* REQUIRED WORK *
Set out the lines of the rows as a numbered list, from the line containing "nearest to white" through the line containing "Answer: (x=113, y=194)", including both of those lines and omitting any blank lines.

Stored entries
┌────────
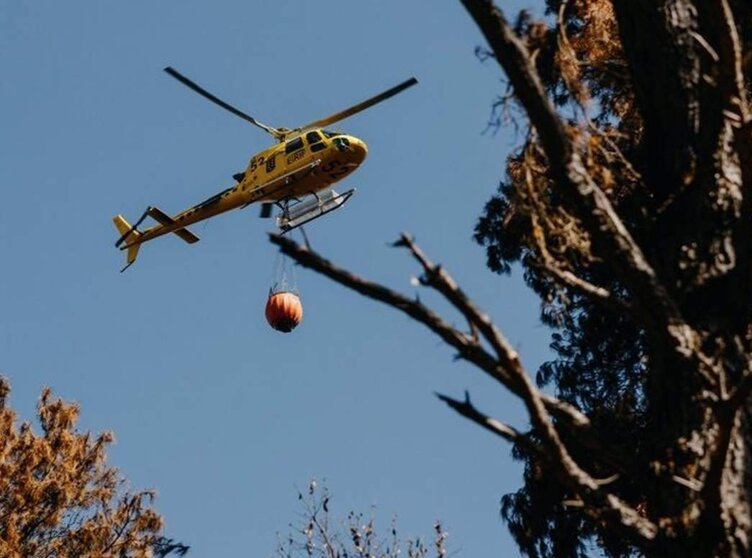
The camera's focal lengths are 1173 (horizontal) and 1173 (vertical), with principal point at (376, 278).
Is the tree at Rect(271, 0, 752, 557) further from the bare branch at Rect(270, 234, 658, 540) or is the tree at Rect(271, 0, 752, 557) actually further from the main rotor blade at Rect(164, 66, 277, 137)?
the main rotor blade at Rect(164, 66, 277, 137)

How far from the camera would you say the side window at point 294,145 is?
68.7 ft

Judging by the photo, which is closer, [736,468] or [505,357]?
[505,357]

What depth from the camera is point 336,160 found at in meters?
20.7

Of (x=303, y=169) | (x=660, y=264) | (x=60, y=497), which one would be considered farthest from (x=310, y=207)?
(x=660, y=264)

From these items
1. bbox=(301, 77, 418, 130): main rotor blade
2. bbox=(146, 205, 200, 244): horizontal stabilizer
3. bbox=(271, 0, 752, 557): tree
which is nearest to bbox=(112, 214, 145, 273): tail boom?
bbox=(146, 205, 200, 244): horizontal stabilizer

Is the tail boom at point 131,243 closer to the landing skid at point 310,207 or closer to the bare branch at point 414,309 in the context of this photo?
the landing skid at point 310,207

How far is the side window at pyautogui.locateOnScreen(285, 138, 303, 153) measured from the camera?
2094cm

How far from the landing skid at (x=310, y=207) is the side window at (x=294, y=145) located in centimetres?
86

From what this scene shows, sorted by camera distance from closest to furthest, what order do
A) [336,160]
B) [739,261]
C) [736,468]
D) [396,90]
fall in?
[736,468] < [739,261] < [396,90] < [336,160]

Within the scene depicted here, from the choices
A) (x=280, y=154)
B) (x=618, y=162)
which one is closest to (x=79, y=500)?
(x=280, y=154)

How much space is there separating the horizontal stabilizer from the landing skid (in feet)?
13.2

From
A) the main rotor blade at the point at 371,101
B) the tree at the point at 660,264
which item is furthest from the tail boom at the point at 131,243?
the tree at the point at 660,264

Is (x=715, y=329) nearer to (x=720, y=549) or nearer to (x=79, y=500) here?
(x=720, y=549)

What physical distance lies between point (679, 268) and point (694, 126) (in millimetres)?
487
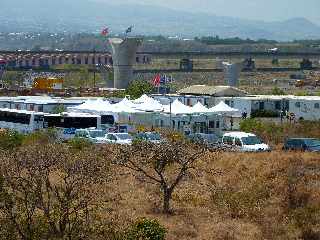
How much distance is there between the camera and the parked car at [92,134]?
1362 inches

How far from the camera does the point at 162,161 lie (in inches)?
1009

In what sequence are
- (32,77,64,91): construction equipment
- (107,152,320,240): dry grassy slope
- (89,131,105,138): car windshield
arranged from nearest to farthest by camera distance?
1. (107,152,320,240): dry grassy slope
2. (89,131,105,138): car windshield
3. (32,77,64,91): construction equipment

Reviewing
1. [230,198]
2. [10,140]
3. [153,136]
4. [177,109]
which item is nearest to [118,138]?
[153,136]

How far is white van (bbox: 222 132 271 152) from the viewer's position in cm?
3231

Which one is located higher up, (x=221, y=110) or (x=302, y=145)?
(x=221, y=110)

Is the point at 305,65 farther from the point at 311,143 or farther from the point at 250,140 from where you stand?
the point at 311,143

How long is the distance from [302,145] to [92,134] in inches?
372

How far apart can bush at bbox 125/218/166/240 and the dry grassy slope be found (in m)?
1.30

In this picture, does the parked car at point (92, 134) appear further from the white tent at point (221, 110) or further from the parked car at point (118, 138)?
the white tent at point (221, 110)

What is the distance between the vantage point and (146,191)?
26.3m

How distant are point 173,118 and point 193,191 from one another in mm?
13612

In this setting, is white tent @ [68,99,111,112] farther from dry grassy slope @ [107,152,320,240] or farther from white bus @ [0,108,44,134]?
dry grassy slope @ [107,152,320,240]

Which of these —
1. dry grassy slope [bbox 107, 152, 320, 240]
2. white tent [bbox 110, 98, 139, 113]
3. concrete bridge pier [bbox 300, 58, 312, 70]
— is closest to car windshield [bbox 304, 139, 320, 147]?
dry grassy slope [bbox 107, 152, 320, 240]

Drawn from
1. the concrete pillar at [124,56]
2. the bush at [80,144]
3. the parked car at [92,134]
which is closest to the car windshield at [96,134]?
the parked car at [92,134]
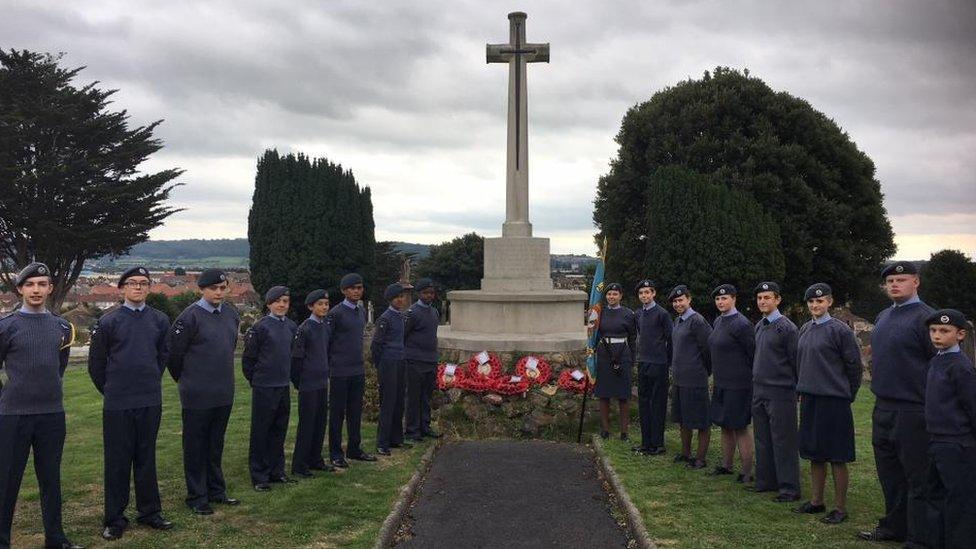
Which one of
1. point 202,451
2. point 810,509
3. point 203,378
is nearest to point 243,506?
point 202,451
└────────
┌────────
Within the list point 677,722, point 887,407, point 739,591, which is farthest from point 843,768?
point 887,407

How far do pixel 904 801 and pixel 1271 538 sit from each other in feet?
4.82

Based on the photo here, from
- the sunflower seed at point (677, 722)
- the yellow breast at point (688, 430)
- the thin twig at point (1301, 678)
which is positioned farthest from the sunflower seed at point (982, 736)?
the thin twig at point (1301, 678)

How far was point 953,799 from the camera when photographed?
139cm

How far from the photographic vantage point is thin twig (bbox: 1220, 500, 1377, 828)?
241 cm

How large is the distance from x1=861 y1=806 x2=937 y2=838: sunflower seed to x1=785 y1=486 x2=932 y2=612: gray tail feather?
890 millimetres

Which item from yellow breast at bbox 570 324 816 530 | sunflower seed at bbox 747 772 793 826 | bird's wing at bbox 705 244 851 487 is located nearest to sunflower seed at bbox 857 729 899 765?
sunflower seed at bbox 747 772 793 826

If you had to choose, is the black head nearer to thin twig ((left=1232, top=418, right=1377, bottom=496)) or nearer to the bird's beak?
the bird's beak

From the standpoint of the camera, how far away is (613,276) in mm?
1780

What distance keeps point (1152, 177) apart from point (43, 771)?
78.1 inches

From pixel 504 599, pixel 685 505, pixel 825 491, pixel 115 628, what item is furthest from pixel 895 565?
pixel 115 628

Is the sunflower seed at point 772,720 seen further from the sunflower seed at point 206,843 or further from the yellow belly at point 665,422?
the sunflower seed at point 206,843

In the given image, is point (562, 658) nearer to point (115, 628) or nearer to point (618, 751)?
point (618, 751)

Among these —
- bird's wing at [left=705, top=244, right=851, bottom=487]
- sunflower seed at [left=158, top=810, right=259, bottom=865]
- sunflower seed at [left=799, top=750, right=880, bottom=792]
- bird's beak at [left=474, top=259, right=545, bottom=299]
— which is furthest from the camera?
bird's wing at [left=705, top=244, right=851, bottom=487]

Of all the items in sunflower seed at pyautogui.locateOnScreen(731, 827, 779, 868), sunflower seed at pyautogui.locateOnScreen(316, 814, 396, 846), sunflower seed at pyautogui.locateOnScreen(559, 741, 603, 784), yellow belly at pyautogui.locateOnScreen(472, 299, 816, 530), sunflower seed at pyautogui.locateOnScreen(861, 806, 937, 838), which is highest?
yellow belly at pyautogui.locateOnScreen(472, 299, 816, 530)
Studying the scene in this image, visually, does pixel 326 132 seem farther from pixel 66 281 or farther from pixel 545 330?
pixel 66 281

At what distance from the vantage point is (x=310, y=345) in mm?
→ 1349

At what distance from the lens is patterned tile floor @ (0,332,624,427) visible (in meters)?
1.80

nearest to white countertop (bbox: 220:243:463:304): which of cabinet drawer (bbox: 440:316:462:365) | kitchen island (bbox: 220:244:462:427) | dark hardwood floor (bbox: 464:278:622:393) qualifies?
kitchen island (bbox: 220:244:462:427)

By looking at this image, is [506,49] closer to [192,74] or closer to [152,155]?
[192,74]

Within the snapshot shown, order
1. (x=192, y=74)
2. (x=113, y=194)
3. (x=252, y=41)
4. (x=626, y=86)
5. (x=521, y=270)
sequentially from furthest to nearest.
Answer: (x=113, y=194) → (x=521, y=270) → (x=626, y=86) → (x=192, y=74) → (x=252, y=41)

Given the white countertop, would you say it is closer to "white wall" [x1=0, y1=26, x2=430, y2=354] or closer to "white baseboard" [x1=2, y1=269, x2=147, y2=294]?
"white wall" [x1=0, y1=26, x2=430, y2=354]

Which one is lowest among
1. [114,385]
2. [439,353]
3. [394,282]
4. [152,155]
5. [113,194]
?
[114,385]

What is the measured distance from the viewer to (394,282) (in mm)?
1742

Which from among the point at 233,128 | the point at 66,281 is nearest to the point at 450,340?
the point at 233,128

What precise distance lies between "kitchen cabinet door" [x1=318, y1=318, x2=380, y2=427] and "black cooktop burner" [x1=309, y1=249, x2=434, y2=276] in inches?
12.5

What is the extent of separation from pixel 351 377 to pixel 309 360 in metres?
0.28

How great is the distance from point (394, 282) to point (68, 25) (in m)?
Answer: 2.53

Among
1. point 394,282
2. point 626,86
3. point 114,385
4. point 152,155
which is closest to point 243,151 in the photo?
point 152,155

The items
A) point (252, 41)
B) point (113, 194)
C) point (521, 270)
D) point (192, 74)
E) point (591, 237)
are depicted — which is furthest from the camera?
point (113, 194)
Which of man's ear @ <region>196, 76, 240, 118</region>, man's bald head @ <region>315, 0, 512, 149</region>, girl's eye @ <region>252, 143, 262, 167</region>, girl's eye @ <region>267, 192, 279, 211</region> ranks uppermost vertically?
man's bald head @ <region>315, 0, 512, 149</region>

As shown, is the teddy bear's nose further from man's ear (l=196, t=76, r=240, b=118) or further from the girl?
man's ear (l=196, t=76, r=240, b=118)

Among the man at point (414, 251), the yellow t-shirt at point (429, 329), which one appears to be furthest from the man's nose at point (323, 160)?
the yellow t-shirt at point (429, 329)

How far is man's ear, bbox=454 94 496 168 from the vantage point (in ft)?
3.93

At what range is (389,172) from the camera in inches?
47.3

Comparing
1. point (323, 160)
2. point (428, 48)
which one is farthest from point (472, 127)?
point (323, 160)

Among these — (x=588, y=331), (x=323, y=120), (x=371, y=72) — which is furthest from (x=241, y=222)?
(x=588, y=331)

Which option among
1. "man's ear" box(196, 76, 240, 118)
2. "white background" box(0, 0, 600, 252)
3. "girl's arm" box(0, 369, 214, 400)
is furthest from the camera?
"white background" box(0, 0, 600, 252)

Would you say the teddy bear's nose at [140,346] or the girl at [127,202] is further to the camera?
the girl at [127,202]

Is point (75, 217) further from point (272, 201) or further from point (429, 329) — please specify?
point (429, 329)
└────────
┌────────
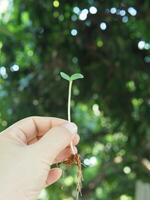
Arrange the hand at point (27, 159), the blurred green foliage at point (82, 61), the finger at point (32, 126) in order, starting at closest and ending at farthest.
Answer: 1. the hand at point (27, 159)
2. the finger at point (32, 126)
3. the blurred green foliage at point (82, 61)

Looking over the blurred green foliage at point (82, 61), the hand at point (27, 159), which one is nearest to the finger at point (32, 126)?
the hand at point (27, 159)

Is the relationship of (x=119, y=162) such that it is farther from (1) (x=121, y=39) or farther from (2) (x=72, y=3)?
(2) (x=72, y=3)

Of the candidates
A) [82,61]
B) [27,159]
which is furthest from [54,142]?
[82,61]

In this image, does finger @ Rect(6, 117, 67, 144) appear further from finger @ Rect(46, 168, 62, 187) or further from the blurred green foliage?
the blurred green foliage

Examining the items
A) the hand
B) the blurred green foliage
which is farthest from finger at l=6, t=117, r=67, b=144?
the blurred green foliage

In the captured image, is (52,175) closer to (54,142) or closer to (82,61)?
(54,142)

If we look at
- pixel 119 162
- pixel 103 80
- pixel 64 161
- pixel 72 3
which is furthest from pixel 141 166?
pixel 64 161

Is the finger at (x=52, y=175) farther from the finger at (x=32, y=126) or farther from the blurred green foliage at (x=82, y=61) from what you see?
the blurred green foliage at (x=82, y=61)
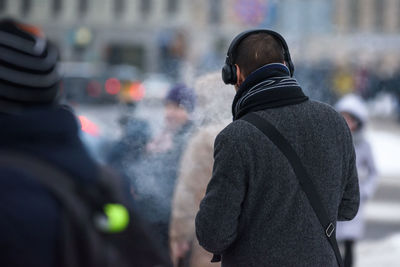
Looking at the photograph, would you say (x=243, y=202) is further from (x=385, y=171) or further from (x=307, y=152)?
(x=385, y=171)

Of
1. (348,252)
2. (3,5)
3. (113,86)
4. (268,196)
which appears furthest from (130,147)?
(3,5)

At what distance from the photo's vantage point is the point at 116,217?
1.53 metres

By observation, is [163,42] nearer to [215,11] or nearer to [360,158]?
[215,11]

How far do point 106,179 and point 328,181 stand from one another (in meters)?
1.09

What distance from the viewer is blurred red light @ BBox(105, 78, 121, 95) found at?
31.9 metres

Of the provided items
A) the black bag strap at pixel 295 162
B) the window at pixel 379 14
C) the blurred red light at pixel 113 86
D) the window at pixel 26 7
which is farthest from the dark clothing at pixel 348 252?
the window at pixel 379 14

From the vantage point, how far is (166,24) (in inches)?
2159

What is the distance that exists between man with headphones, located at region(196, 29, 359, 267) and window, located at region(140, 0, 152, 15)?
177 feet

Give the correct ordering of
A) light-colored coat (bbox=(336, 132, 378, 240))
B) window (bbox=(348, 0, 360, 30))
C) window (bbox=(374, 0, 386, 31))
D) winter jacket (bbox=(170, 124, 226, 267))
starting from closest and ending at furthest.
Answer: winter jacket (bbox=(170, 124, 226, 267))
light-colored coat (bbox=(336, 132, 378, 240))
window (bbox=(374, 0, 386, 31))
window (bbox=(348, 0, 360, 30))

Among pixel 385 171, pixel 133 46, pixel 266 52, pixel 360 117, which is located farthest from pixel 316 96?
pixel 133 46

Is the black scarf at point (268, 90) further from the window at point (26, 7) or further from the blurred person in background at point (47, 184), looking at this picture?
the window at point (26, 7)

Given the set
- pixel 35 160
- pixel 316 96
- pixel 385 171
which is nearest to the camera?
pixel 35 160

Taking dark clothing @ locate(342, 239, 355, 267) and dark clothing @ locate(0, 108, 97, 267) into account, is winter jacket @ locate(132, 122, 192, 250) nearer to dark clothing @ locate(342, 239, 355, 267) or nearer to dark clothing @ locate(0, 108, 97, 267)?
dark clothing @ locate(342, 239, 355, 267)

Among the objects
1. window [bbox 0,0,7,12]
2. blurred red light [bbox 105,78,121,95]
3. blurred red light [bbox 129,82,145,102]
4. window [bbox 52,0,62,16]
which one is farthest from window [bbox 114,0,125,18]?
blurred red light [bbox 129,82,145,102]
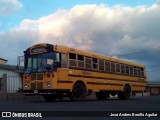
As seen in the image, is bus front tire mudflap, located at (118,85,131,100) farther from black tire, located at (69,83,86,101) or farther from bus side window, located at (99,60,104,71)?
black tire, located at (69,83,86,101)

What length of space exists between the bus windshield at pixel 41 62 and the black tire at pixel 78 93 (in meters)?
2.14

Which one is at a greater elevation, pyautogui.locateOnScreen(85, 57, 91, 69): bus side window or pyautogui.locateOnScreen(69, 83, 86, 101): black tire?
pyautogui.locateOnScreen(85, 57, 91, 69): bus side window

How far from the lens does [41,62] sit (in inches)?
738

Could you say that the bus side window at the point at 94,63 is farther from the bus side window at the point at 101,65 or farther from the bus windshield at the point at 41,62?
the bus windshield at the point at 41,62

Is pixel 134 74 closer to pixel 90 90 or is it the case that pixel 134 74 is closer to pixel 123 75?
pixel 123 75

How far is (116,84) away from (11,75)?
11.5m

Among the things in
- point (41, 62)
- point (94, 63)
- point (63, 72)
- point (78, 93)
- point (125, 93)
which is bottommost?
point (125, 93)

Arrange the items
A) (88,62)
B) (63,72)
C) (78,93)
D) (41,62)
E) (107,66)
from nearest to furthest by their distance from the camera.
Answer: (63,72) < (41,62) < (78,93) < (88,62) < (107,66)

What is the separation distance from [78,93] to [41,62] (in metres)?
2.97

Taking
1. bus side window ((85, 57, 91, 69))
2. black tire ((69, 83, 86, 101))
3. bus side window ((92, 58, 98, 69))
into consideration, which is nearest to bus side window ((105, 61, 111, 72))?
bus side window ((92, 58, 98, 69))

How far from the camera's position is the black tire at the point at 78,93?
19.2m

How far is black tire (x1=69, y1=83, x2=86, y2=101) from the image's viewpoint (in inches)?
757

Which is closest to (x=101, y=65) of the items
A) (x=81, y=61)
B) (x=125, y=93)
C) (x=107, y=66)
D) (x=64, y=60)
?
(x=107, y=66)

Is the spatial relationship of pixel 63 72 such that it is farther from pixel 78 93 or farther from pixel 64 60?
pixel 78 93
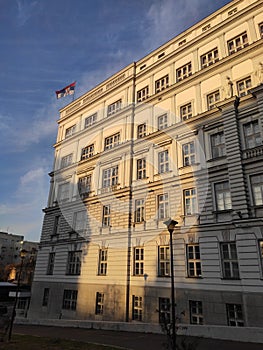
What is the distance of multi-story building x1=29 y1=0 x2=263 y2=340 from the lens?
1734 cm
└────────
* FINISHED ANSWER *
1. nearest to white countertop (bbox: 220:243:463:304): which of cabinet drawer (bbox: 440:316:462:365) | kitchen island (bbox: 220:244:462:427) | dark hardwood floor (bbox: 464:278:622:393) qualifies?
2. kitchen island (bbox: 220:244:462:427)
3. By looking at this image, is [506,49] closer to [192,74] or closer to [152,155]?
4. [192,74]
5. Within the snapshot shown, order
6. 1. (x=192, y=74)
7. 2. (x=113, y=194)
8. 3. (x=252, y=41)
9. 4. (x=626, y=86)
10. 5. (x=521, y=270)
11. sequentially from furthest to nearest.
12. Answer: (x=113, y=194) → (x=521, y=270) → (x=626, y=86) → (x=192, y=74) → (x=252, y=41)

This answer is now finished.